▶ **MATERIAL PROVIDED**:
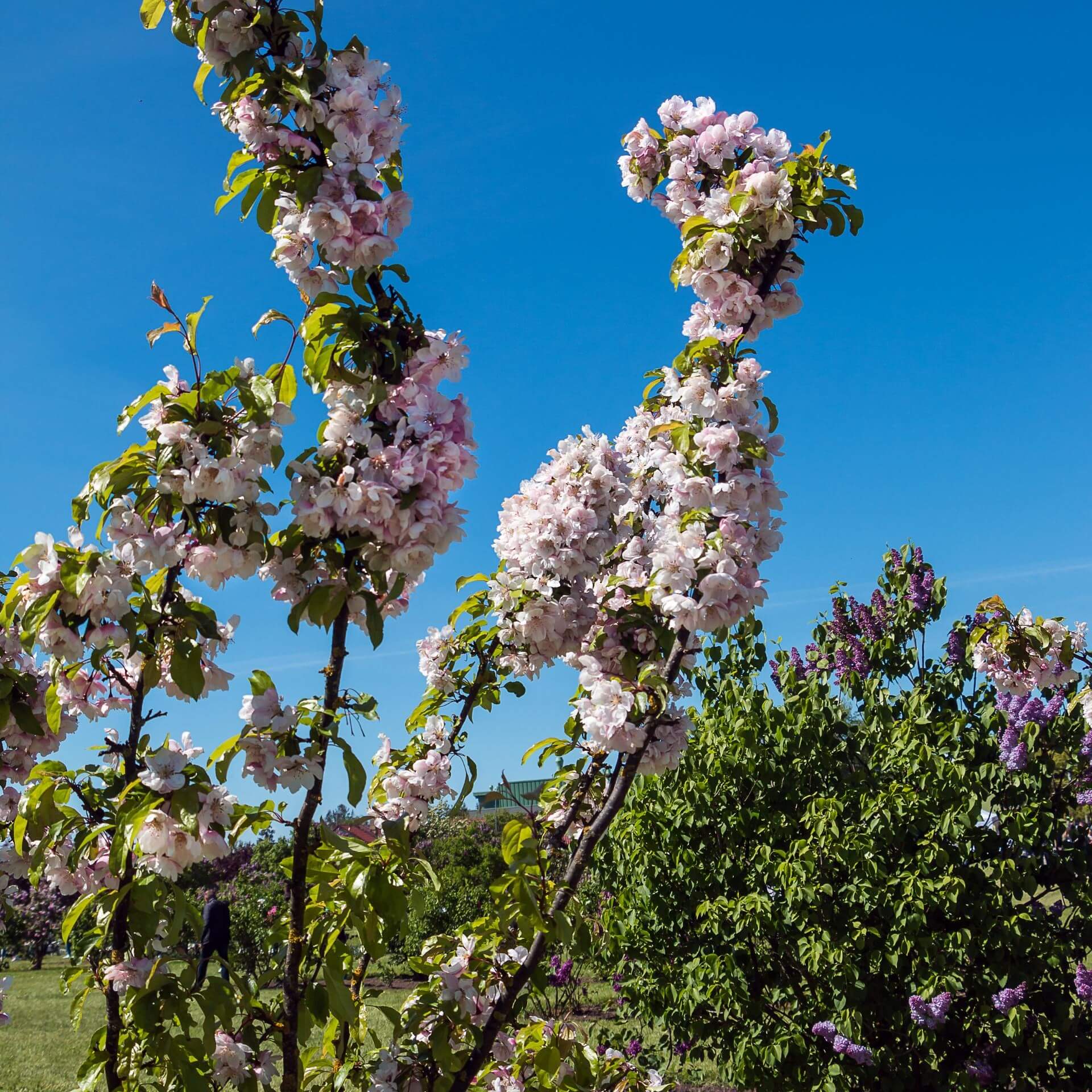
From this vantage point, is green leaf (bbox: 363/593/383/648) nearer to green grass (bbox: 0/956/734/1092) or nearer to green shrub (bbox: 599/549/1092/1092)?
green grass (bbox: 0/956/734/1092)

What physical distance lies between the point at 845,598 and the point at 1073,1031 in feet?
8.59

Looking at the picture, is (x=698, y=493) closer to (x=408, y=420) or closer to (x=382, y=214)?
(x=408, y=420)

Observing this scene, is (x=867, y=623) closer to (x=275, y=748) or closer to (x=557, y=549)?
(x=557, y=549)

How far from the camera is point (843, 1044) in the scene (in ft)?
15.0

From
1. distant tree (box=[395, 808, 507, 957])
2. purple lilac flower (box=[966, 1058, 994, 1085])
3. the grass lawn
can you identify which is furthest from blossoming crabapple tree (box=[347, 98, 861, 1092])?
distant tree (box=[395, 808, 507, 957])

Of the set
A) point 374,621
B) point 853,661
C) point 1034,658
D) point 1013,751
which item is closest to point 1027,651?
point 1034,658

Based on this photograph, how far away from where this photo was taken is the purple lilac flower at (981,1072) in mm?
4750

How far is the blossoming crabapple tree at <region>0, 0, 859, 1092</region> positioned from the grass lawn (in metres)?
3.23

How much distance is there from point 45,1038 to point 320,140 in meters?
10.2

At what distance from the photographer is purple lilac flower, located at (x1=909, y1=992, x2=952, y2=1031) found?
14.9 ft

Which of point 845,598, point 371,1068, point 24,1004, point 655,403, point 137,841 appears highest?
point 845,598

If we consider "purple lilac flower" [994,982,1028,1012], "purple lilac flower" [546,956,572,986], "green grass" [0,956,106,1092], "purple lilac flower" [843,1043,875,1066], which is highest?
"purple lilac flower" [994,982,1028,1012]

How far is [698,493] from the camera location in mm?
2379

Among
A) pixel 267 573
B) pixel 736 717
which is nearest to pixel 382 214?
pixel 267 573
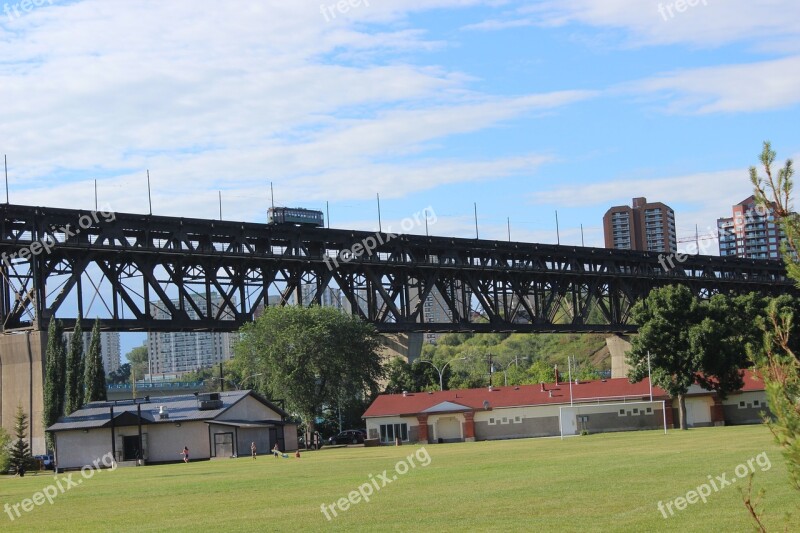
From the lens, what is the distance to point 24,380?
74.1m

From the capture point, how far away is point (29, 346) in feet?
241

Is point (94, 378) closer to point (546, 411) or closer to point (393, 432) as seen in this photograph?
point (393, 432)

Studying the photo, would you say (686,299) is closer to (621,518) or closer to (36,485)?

---

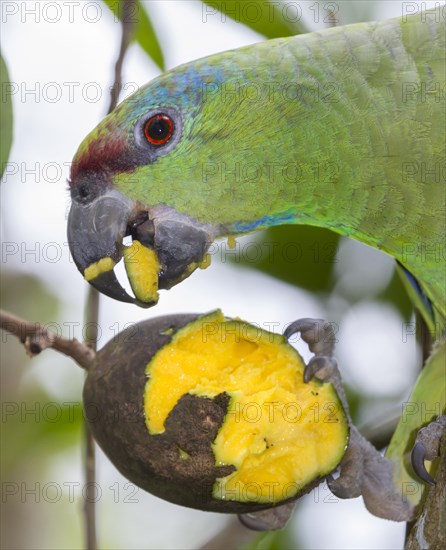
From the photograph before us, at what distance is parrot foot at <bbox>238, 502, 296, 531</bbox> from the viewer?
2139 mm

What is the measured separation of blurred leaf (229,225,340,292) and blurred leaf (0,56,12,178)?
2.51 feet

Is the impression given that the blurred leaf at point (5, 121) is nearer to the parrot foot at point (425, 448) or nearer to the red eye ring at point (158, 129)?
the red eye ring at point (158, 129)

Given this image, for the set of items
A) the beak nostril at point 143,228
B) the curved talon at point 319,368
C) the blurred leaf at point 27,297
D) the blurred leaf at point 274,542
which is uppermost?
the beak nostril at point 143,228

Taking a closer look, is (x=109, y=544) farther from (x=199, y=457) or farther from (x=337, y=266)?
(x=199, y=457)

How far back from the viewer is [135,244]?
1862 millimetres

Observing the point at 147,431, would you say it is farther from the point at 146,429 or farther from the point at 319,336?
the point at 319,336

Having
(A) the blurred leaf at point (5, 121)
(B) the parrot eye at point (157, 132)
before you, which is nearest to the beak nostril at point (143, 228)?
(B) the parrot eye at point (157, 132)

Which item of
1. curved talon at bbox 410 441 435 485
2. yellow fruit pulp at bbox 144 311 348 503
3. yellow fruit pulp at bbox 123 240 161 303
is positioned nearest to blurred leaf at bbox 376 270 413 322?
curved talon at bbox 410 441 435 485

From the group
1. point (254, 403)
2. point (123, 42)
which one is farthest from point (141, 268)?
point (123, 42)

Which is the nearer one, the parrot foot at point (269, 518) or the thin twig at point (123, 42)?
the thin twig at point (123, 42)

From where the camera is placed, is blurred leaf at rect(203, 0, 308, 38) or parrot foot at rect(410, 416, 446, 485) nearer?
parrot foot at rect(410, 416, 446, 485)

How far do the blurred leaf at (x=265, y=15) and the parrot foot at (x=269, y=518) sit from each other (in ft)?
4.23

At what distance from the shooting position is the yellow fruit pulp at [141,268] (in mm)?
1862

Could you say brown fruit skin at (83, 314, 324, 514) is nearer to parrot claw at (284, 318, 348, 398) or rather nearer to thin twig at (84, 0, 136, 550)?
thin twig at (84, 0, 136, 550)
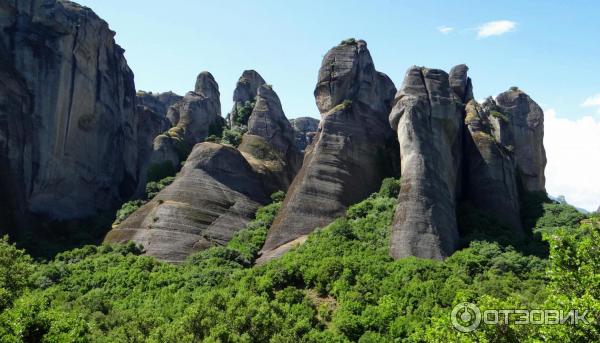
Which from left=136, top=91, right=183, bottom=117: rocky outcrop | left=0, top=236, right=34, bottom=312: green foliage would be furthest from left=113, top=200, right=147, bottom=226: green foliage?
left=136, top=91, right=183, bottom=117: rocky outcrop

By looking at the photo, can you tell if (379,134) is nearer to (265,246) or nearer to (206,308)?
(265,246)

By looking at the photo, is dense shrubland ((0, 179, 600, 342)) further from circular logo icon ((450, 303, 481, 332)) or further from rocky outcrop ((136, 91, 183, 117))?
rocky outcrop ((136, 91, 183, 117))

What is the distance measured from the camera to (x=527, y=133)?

▶ **EXERCISE**:
Rewrite the rows from the line containing "How far do the" through the line containing "What is the distance measured" as a JSON list of strings, one string per line, omitting blank lines and leaving out the pictures.

▶ **FINAL ANSWER**:
[
  "How far do the blurred leaf at (x=265, y=15) and the parrot foot at (x=269, y=518) sit from each other (in ft)?",
  "4.23",
  "At what distance from the shooting position is the yellow fruit pulp at [141,268] (in mm)?",
  "1862",
  "Could you say brown fruit skin at (83, 314, 324, 514) is nearer to parrot claw at (284, 318, 348, 398) or rather nearer to thin twig at (84, 0, 136, 550)?",
  "thin twig at (84, 0, 136, 550)",
  "Which from left=136, top=91, right=183, bottom=117: rocky outcrop | left=0, top=236, right=34, bottom=312: green foliage would be furthest from left=113, top=200, right=147, bottom=226: green foliage?",
  "left=136, top=91, right=183, bottom=117: rocky outcrop",
  "By looking at the photo, can you tell if (379,134) is nearer to (265,246) or nearer to (206,308)?",
  "(265,246)",
  "By looking at the photo, is dense shrubland ((0, 179, 600, 342)) further from circular logo icon ((450, 303, 481, 332)) or further from rocky outcrop ((136, 91, 183, 117))?",
  "rocky outcrop ((136, 91, 183, 117))",
  "What is the distance measured from the camera to (x=527, y=133)?"
]